Some "math in the news" stories that I've read over the weekend.

1. Start with the famous Dr. Edward Frenkel: He laments that the math curriculum we have is boring and fails to show the beauty and utility of mathematics. In this article you have a video and podcast as well. Dr Frenkel connects math with hacking e-mail, changing the CPI calculations to raise taxes and cut benefits, and the financial crash in 2008. In this LA Times OP-ED piece, Dr Frenkel  puts the blame on a curriculum of studying mathematics that is more than a thousand years old. The LA Times article says, "For example, the formula for solutions of quadratic equations was in al-Khwarizmi's book published in 830, and Euclid laid the foundations of Euclidean geometry around 300 BC. If the same time warp were true in physics or biology, we wouldn't know about the solar system, the atom and DNA. This creates an extraordinary educational gap for our kids, schools and society.

If we are to give students the right tools to navigate an increasingly math-driven world, we must teach them early on that mathematics is not just about numbers and how to solve equations but about concepts and ideas." and leads to his point, "

Of course, we still need to teach students multiplication tables, fractions and Euclidean geometry. But what if we spent just 20% of class time opening students' eyes to the power and exquisite harmony of modern math? What if we showed them how these fascinating concepts apply to the real world, how the abstract meets the concrete? This would feed their natural curiosity, motivate them to study more and inspire them to engage math beyond the basic requirements — surely a more efficient way to spend class time than mindless memorization in preparation for standardized tests.

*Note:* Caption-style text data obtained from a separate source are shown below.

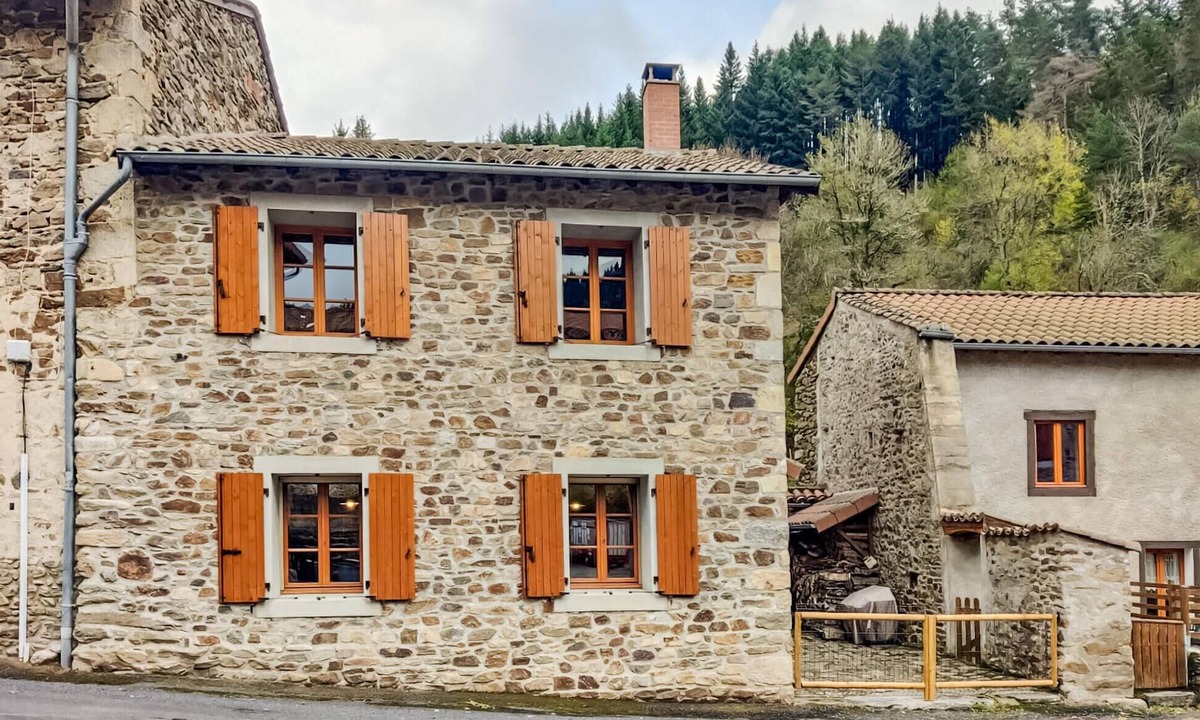 Saint-Vert House | 3 bedroom awesome home in Saint-Vert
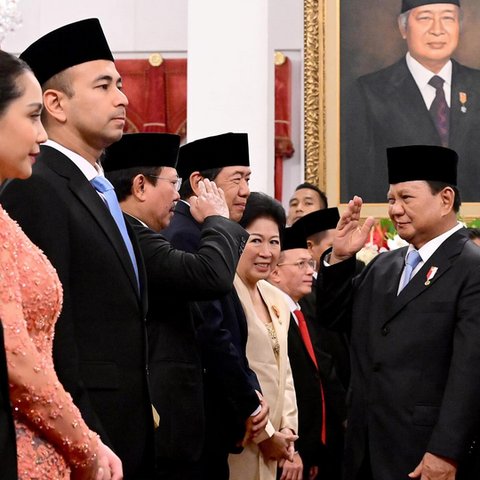 Raffi Ahmad Salaman dengan Prabowo Subianto, Nagita Slavina Semringah Sambil Hormat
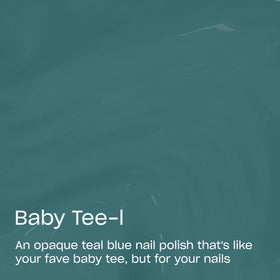 Application du vernis OPI Baby Tee-l sur des ongles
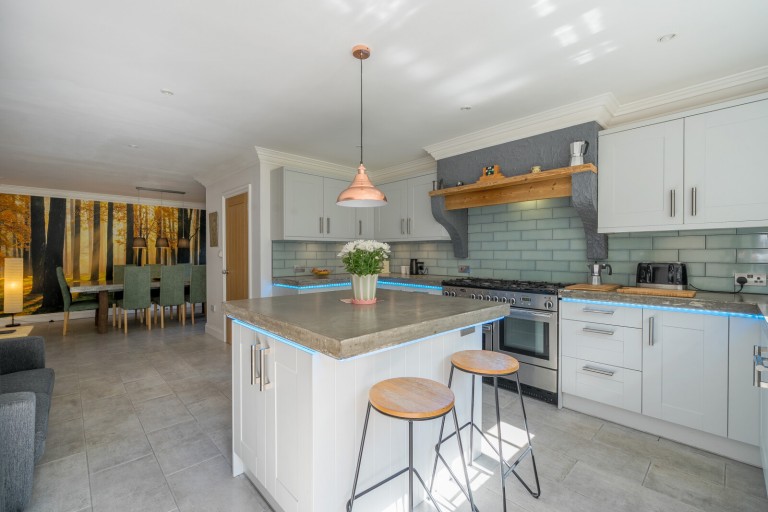 Images for The Glade, Fetcham, Surrey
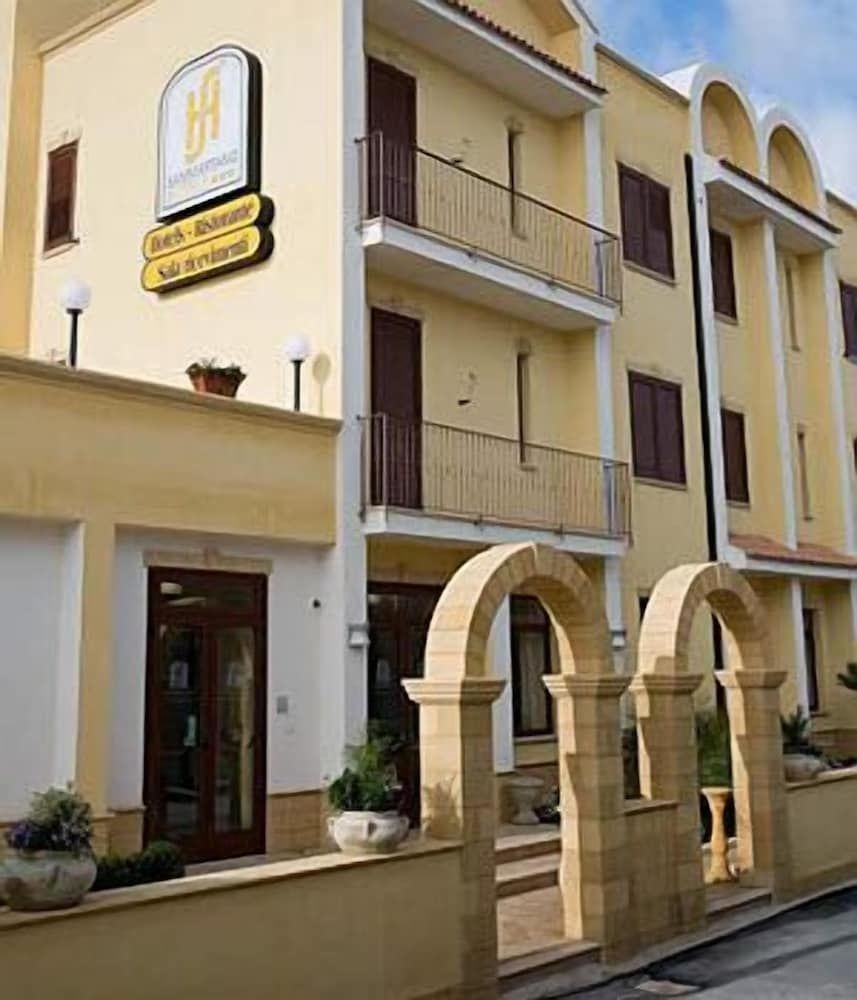 Sammartano Hotel3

In my experience, kids are ready for this. It's the adults that are hesitant. It's not their fault — our math education is broken.".  Personal comment: Many students lack the basics (multiplication tables and fractions) needed for the course they're in and many math teachers (thanks to certification requirements that don't care about math qualifications) don't have that knowledge or appreciation of "power and exquisite harmony of modern math". Add on top of that the a curriculum that is stuffed full of too many topics (a "firehose approach" to learning). In my case I have to cover 1100+ pages of text for the accelerated class I teach. Dr Frenkel's approach is the right prescription IF the students in a class have the proper foundation and IF the teacher has the requisite knowledge and IF (a really big if) there was time in the curriculum. As such it wouldn't fly very well in a typical public school. The need for a teacher to cover the material so the students are prepped for the multiple choice state test that measures their knowledge (which then determines whether the teacher has done their job) precludes that.